The “good fetishism” that I chose to be the title of my dissertation project was a reference to texts of Laura Mulvey and 1970s - 1980s feminist film theory which was speculating on the psychological mechanics of the gaze as it is inherent in the dominant forms of cinematic apparatus, building its arguments upon Lacanian psychoanalysis. The objectifying gaze that fetishizes a women character’s body within a fluent classical narrative form produced by mainstream consumer cinema and TV should be contested by radical feminist artworks which experiment with form and give up the eroticized representation of women as well. In fact, women (lesbian) directors and artists who were making films and artworks even in the 1970s were exploring the dynamics of joyful representation of the erotic which was defying the pop, sexploitation mainstream visuals. Barbara Hammer, Ulrike Ottinger, Chantal Akerman, Tee Corine - these were just a few artists who were also pioneers in showing lesbian desire through an experimental art form as well. However, since I knew from personal experience that lesbian women can also lovingly consume images of 1940s film divas such
as Rita Hayworth, Talulah Bankhead, Jane Russel, or Joanne Crawford, I was wondering whether the critique of objectification might not in some circumstances be too narrow, too puritan? Where would that leave me as a visual artist?

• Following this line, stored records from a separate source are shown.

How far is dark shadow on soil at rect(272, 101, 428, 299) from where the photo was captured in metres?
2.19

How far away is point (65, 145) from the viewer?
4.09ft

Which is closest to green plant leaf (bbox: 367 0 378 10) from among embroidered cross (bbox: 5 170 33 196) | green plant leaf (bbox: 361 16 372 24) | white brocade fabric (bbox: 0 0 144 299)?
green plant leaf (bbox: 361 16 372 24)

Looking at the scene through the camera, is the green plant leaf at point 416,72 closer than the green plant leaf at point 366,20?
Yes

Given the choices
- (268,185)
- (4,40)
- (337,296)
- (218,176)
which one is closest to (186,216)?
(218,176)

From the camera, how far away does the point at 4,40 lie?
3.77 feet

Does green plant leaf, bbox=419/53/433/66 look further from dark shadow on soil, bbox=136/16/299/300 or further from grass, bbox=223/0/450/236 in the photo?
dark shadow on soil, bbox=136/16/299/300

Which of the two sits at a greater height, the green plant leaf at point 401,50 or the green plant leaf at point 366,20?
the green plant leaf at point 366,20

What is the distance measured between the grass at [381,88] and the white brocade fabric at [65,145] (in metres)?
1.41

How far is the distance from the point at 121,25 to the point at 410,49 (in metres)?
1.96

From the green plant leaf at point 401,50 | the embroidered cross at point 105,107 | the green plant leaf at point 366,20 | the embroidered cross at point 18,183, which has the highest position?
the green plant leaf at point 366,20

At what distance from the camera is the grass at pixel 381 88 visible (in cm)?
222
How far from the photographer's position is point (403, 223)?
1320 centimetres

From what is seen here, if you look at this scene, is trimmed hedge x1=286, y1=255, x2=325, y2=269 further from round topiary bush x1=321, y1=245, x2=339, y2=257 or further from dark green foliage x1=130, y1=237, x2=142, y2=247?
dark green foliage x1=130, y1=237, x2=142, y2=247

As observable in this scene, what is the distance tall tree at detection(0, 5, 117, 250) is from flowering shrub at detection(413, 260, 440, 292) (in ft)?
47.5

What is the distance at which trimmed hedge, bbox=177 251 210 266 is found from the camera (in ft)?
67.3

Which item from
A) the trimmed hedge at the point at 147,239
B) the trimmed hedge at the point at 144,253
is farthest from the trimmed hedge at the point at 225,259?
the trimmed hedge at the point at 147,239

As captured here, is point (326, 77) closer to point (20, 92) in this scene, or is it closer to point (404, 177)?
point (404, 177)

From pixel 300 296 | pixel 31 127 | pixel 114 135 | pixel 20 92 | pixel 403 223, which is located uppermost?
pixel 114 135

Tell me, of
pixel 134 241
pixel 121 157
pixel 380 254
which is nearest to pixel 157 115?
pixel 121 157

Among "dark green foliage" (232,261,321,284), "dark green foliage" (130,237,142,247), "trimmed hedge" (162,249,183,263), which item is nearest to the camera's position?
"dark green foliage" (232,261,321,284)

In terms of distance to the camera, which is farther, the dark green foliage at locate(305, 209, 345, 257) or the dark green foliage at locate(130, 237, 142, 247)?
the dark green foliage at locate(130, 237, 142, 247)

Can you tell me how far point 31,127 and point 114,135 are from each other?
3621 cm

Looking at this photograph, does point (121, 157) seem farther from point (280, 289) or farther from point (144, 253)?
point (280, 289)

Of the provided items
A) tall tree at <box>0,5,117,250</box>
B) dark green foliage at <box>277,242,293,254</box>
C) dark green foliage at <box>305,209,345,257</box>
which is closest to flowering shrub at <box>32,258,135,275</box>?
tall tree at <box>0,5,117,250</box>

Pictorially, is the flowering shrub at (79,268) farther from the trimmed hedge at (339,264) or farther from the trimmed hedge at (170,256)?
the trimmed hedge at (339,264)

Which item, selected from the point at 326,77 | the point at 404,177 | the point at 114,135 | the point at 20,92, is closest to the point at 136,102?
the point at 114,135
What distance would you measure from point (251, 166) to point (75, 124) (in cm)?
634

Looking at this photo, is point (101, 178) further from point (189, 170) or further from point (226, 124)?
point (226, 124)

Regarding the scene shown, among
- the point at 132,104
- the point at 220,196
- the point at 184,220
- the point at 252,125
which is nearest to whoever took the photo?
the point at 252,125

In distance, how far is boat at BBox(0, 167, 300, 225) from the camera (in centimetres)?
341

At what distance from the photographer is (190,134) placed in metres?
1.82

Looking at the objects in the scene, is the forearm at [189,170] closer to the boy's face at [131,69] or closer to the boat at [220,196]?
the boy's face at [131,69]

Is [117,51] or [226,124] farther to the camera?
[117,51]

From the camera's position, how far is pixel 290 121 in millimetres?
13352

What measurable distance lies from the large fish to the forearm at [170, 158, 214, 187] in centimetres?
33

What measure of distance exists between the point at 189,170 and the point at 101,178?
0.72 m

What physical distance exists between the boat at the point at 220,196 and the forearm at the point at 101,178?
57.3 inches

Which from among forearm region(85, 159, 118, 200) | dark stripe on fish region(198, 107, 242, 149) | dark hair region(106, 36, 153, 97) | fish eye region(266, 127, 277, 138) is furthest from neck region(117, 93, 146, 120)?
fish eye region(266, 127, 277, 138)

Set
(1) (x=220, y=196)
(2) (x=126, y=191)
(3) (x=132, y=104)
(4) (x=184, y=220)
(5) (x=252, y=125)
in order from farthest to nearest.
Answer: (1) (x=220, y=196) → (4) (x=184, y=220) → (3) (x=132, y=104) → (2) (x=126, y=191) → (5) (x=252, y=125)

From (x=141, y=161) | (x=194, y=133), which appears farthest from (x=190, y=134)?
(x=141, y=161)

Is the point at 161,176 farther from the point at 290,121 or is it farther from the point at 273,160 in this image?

I did not want to give up the sense of camp which for me is more than an aesthetic: the mixture of flamboyance, exaggeration, embarrassment, and seediness had been dear to my artistic expression so far and I was reluctant to give up the mode of irony and parody which is inevitably connected with camp. Along with researching a body of literature (predominantly analyses of films through the lens of queer studies and theory), during the first two years of my exploration, I created a series of paintings and illustrated a collection of lesbian poems by Andrea Vatulíková.